The new funding provides a mixture of invoice finance (£7m), trade finance (£1.5m) and foreign exchange facilities (£150k).

In addition to funding the UK business, BFS provided £700k of invoice finance funding to SBZ’s US-based sister company.

SBZ was established in 2003 and is a family-run business owned by Laurence Holder. The business is a supplier and distributor of fuel additives, lubricant additives, base oils, marker dyes and specialist products designed to meet the needs of international oil groups.

Following strong recent growth, SBZ has invested heavily in its business during 2017 and will be opening a new purpose-built blending plant at its current facilities in January 2018.

The business sought to increase the level of invoice finance funding that it could receive to manage an expected increase in orders.

BFS increased the facility to £7m after working with the business to understand future growth projections.

Laurence Holder, chief executive, SBZ Corporation, said: “We have seen significant growth in recent years as a result of increasing demand for our products.

“With a new facility opening soon, we needed additional buying power in order to purchase the supplies we require to serve our customers. Bibby Financial Services was able to provide us with the funding we needed in a short space of time.”

A key component that will support accelerated business growth is access to raw materials that SBZ imports into the UK.

In the past, the business has worked with European suppliers on shorter delivery times but often at a premium price.

Increasingly, the business is looking to suppliers in China and the Far East, which are more competitive in pricing, but orders often take between 6-8 weeks for delivery with payment required prior to dispatch.

With the help of its new trade finance facility, SBZ can pay its suppliers upfront, allowing for the longer delivery times, and remain in a positive cash flow position.

Holder added: “As a result of the EU referendum and the fall in the pound, we have seen our costs go up as we import a large proportion of our raw materials. At the same time, we have tried our best to keep our prices the same for our customers.

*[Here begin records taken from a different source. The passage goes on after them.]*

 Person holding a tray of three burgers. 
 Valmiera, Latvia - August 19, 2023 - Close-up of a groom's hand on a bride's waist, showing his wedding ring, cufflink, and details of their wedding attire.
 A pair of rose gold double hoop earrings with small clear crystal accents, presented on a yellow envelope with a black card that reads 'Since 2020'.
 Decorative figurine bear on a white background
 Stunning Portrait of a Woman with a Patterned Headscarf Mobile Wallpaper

“We have therefore increasingly looked to other suppliers which are able to keep us competitive by providing raw materials at a lower cost. To remain in a strong cash flow position, we now use our trade finance facility to navigate the different payment terms from international suppliers and are able to pay upfront.”

The final component of the funding package is a foreign exchange facility, which allows the business to buy in China while trading in US dollars.

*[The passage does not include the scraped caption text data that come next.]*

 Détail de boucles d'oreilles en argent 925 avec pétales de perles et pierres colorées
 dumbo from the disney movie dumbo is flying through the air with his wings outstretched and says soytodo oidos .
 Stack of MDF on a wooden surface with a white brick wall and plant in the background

SBZ can agree forward contracts which lock in the exchange rate at an agreed price, removing the risk of volatility in currency markets.

Paul Fraser, director of specialist at Bibby Financial Services, said: “SBZ was initially only looking for additional buying power, but by discussing the business’s needs and developing a keen understanding of its ambitions, we were able to put together a suite of products to help it realise its growth.”

SBZ Corporation was introduced to BFS through Trade Finance Global, which helps businesses to find the best trade and invoice finance solutions from a range of funders.